ノラ:少し違うと思います。リオンと一緒に曲を書くのはかなり独特なものだから。一方で、誰と一緒に作るのもそれぞれがクリエイティブな作業だから、今回だけが特別ではなく、毎回違っているとも言えるかな。同じようなやり方だったら、毎回同じような感じの曲になると思うから。常に違っていると思います。

―いろいろな楽器を演奏して、たった二人だけで作るやり方は過去にもあったんですか?

ノラ:ジェフ・トゥイーディー(Jeff Tweedy)と一緒に作ったとき(『Begin Again』)は、彼がギター、私がピアノを弾いたり、二人ともギターを弾いたりして曲を書きました。デンジャー・マウス(Danger Mouse)と一緒に作ったとき(『Little Broken Hearts』)も色々な楽器を使ったな。彼がドラムを叩いて、私がピアノかキーボードを弾いたり、彼もギターやキーボードを弾いたりして、曲を編んでいってた。楽器は違うけれど、同じような感じで曲を作っていたと思います。

―こういう形で、少ない人たちでいろいろな楽器を奏でる作曲と、普段の自分の作曲では、出てくるものにどういった違いがあると思いますか?

ノラ:もちろん違います。他の人と一緒に作曲すると、違ったエネルギーのものになっていきますよね。例えば、彼らが、自分で浮かぶものとは違う傾向のコード進行に展開させていったりとか。全て説明できるものじゃないけど、全ての事柄が、あらゆるものに影響を与えると思います。
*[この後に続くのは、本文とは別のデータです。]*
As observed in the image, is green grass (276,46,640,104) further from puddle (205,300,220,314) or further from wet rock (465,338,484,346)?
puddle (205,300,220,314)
―あなたが持っていたアイディアから作った曲はどれですか?

ノラ:わりと多くの曲がそうですね。“Visions”“Queen Of The Sea”“I’m Awake”は、私が自宅で書いた曲をスタジオに持ち込んで、一緒にアレンジを考えました。“On My Way”とか“All This Time”は、私が持っていた古いボイスメモから作られた曲。最初のパートだけ私のアイディアで、それをアレンジし直したり、一緒に他のパートを考えたりしています。

一方、“Staring At The Wall”みたいに、最初からスタジオの中で一緒に書いたものもありました。リオンに「何か速いテンポのものをやろうよ」と言われて、彼がドラムを叩き始めたんだけど、私は「そんな速さでピアノを弾けない!」と言って(笑)、ギターでリフを弾き始めたのがこの曲です。“Alone With My Thoughts”はスタジオの中で一緒に書いたんだけど、そのときは歌詞がついてなかった。ボイスメモを探ったら以前書いた詩があったから、それを曲と合うように少しいじって完成させました。

―その場で出たアイディアが種になって、そこから育った曲はどれですか?

ノラ:“Alone With My Thoughts”“Staring At The Wall”“Swept Up In The Night”はそうですね。

―どこかのタイミングで出たひとつのアイディアがその曲を変えた、みたいな例はありますか?

ノラ:そうですね、何かいい例があるといいんだけど……。私たちがスタジオでやっている全てのことは、音楽に影響する。相互作用で変わっていくんですね。例えるなら、数分ごとに流れが変わっていく長い糸のようなものを、一緒に動かしている感じ。説明するのが難しいけど、全てがそういう感じで変わっていると思っています。同じ曲でも違う人と一緒に作っていたら、きっとまったく違う音楽、違うサウンドになっているはずです。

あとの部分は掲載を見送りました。